Sayfalar

19 Ocak 2013 Cumartesi

FARKLI İNSANLAR


Kamera; Güven   Ganoslar Kamp Zamanı

Sevdiğim iki insan; iki güzellik; Latife Hanım ve Aziz Bey

FARKLI İNSANLAR

  Beş milyar yaşındaki dünyanın yedi milyar insan topluluğuyla, saatte 110 km hız yapan dünyanın büyük yolculuğu devam etmekte. Ne büyük, ne muhteşem bir şey, böyle hızlı bir dünyanın içinde ve sırlarla dolu bir evrende yol almak…

  Yolculuğun içinde, yaşam dolu bu gezegende en önemli canlı insandır. Hiçbir canlı dünyanın gidişatını, doğal yaşamı böylesine etkilememiş ve etkileme kudretinde değildir. Kaderin başkaldırıcı-lığını ve büyük zarafetin boyun eğişini, büyük insani hareketleri ve muhteşem katliamları, hepsini insanın yüksek bünyesinde görüyoruz.

  Şüphesiz tarihimiz sayılamayacak kadar güzel ruhlu, yüksek karakterli insanlarla dolu; çünkü tarihin içinde tarihler yazmış, tarihlere konu olmuş milletin evlatlarıyız biz. Bu, biz-dir işte bizi şımartan, pişkin ve suskun yapan; büyük beklentilerin küçük mesafeli, şahsi çıkarlı yaşam çalkantıları içinde büyük güzelliği her zamanki gibi şaşırıyoruz.

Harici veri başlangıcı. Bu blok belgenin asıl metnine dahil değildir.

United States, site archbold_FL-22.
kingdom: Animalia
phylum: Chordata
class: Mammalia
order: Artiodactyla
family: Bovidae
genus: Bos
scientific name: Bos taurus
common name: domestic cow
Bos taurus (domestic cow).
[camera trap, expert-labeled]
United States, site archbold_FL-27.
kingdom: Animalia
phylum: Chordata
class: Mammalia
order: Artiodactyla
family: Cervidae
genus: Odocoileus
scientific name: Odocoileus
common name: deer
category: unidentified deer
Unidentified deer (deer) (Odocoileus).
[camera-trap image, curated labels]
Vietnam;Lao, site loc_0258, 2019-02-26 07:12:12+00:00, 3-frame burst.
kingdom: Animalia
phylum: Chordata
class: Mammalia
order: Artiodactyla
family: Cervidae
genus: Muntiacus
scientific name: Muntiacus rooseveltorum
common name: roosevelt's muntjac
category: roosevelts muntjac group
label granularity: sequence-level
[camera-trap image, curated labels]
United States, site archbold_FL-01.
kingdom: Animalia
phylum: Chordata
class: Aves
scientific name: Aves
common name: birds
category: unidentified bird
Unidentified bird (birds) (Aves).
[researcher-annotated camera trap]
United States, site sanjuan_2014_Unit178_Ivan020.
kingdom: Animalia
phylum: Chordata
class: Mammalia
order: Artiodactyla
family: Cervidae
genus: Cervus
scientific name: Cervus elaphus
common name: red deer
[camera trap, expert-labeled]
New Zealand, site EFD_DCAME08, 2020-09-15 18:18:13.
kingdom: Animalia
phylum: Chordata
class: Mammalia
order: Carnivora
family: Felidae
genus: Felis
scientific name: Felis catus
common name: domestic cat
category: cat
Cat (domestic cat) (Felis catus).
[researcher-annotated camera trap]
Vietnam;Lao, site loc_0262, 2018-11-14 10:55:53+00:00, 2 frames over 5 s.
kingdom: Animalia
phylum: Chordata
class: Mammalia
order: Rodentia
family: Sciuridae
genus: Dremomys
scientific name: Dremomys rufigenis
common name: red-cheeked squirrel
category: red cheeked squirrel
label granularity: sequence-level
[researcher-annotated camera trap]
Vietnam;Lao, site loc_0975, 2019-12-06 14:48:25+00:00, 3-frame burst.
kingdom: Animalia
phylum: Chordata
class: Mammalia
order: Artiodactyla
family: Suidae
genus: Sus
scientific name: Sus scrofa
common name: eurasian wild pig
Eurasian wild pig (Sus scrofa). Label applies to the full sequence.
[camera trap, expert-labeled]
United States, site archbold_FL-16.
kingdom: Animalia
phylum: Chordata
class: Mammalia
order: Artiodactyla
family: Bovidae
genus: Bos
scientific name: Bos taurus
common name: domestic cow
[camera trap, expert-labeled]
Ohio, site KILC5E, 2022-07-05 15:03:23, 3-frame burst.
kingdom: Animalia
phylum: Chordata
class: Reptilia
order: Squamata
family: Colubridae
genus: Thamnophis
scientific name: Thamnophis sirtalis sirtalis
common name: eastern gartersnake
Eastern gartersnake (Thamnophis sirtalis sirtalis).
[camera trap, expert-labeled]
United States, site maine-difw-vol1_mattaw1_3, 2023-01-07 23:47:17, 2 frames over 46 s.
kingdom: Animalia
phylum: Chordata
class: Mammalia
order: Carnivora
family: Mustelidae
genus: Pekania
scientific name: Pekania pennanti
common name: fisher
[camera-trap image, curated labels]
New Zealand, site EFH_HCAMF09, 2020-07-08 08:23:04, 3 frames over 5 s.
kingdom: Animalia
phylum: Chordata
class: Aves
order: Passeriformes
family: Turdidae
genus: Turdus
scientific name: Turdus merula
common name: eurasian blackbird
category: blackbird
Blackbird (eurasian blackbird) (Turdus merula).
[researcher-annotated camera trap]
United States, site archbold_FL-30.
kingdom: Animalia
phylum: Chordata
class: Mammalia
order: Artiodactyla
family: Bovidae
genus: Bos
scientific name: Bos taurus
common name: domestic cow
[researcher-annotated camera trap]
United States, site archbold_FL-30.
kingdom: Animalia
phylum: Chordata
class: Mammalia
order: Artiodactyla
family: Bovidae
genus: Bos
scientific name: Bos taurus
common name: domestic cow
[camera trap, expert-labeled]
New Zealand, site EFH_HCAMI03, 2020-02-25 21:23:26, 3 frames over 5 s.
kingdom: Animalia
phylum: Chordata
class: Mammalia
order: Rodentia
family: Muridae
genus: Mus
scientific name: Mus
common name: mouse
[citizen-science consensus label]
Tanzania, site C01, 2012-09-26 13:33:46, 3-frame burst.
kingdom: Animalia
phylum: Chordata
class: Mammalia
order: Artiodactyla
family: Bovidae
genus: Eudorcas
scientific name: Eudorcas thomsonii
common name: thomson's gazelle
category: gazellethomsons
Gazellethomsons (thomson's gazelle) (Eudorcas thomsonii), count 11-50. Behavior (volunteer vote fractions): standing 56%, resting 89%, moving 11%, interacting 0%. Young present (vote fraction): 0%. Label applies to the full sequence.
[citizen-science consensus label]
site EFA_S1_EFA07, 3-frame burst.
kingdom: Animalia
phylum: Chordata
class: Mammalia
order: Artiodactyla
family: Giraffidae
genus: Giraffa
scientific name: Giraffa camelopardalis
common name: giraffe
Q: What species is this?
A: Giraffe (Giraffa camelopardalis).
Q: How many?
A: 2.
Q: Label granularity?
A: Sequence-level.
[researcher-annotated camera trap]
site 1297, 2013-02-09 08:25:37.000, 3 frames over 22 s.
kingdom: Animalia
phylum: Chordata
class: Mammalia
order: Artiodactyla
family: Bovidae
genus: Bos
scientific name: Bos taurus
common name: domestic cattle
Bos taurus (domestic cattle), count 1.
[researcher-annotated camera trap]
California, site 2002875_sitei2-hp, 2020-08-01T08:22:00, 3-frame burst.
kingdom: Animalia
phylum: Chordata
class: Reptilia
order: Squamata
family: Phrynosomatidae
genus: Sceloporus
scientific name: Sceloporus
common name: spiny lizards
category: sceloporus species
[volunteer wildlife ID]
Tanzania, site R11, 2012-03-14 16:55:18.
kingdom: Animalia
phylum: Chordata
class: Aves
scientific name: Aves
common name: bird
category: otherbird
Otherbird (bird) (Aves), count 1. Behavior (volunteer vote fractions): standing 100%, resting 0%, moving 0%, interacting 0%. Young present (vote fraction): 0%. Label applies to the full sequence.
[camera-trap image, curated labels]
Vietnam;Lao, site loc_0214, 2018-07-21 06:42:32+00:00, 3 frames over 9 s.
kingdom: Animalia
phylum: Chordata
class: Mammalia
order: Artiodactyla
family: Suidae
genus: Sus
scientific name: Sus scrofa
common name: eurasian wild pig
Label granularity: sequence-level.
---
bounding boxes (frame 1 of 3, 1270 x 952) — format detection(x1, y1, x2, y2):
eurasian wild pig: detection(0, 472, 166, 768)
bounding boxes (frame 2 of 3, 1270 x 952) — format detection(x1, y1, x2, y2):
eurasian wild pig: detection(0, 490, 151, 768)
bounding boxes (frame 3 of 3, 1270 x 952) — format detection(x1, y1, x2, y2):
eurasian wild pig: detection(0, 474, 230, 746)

  Yakın tarihimizin, tanıklık ettiği, bizden öte diğer ülkelerin tarihlerine geçtiği yüksek karakterli insanlar geldi geçti bu ülkeden. Biz anmasak da, hatırlamasak da, üzerinde fazla kafa yormasak ta, onlar bu ülkenin, bugünkü yaşam hakkımızın en önemli insanlık kültürleridir. Bir oyunsa bu dünya yaşamı, onlar oyuncu ve yönetmendir…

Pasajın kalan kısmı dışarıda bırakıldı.